小説『死神のシンフォニー【完結】』
作者:迷音ユウ(華雪‡マナのつぶやきごと)

しおりをはさむ/はずす ここまでで読み終える << 前のページへ 次のページへ >>

「あっ忘れてた」

唯はポケットから何かを取り出した。見た限りでは腕時計のようなもの。

「はーい。みんなこれ腕につけて」

唯はその腕時計みたいなものを全員に配った。

「なに?これ」

照火たちは、それを腕に巻きながら訊いた。それには画面のようなものがついていた。だが時計ではないようだった。画面の横には三個ほどボタンがついている。ボタンには上から順にS、I/O、Rと書かれていた。

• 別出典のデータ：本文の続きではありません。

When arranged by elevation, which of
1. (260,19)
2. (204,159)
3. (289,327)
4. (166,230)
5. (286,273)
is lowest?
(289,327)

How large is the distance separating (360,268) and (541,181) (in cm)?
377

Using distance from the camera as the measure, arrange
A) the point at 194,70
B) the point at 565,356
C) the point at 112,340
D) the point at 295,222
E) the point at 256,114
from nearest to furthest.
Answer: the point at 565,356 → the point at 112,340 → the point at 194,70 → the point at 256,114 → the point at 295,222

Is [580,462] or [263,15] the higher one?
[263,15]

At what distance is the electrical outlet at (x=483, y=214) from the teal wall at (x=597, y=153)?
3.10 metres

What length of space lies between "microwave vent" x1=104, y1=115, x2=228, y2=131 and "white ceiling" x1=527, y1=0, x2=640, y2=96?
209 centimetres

「みんな一番上のSって書いてあるボタンを押して。それが起動ボタンだから」

照火たちはそのボタンを押してみる。すると画面がパッとついた。この学校の地図らしきものが映し出されていた。中心に赤い丸。・・・これが自分だろう。周りには青い丸が三つ。多分これは雫たち。同じチームの人間だろう。唯たちを表すであろう丸はない。どうやら、死神たちは映らないらしい。それと画面の下に数字が書いてあった。はじめ見たときは3670となっていたが、少しずつ減っていた。

全員が画面をつけたところで洸が説明を始めた。

「それは見て分かるように、この学校の校舎の地図が表示されます。赤い丸が自分。青い丸がチームメンバー。まぁ私たちのように死人(ひと)ではないのは映らないんだけど・・・。白い丸は相手チーム。そんでもって下に文字が書かれてるでしょ?それが今の残りチーム。横のI/Oのボタンは地図のズームイン、ズームアウト。Rっていうボタンは二次試験をリタイアしたくなったら全員が押すとリタイアになります。ということで説明終わり!」

「ふーん」

飛鳥は興味なさそうな返事をして、その機械をいじくっていた。飛鳥はI/OボタンのOの側を押した。画面がズームアウトされ広い範囲が見えるようになる。すると画面の上のほう右端に黒い丸が映し出されていた。さっきの説明では黒い丸は言われていなかったはずだ。

「おい。この黒い丸は何だ?」

飛鳥はそういって自分の腕の機械をみんなに見せる。黒い丸はこっちのほうに近づいてきている。ゆっくりだが確実に。ついでに言うと上のほうにいた白い丸、要するに相手チームをその黒い丸は飲み込みながら進んでいく。それと同時に下のチーム数も減ってきている。

「あ、それは・・・」
と洸がいいかけたところで菫の声がさえぎった。

「ねぇなんか地響きしない?」

「地響き?」

照火たちは足元に、そして耳に集中する。


ドシン…ドシン…。ウワァァ!…ドシン…

確かに聞こえる。しかも途中に人の悲鳴が聞こえたような気がした。

ドシン・・・。

画面の中の黒い丸がどんどん近づいてくる。照火は分かった。それが何なのか・・・。愛流が放送で言ってた。架空生物に気をつけろと。

「ねぇ唯。もしかして。その黒い丸って・・・・・・・・・」

ドシン・・・。グガァァァァァァァ!!!

現れた。大きさはそれほどではない。しかしそれは確かに『あれ』だ。ゲームやアニメでたびたび姿を表す、架空の生き物。『ドラゴン』・・・


「あ・・・ぁ・・・」

「な・・・なに・・・これ・・・・・・」

誰一人として声が出ない。

ガルルルルル・・・。

ドラゴンがうなり始めた。ギラリと光る目でこっちを睨む。するとドラゴンははある動作をした。顔を少し上に向けて何かをためるような動作を。ゲームとかで見る、『炎』をはく予備動作・・・。

ドラゴンがためたものを吐き出そうと口をあけようとした。瞬間、照火は叫んだそして動いた。

「っ!危ないっ!!逃げろっ!!」

叫び照火達が走り出したほんの1秒にも満たない間の後、ドラゴンの口から摂氏4000度をも超える炎が吐き出された。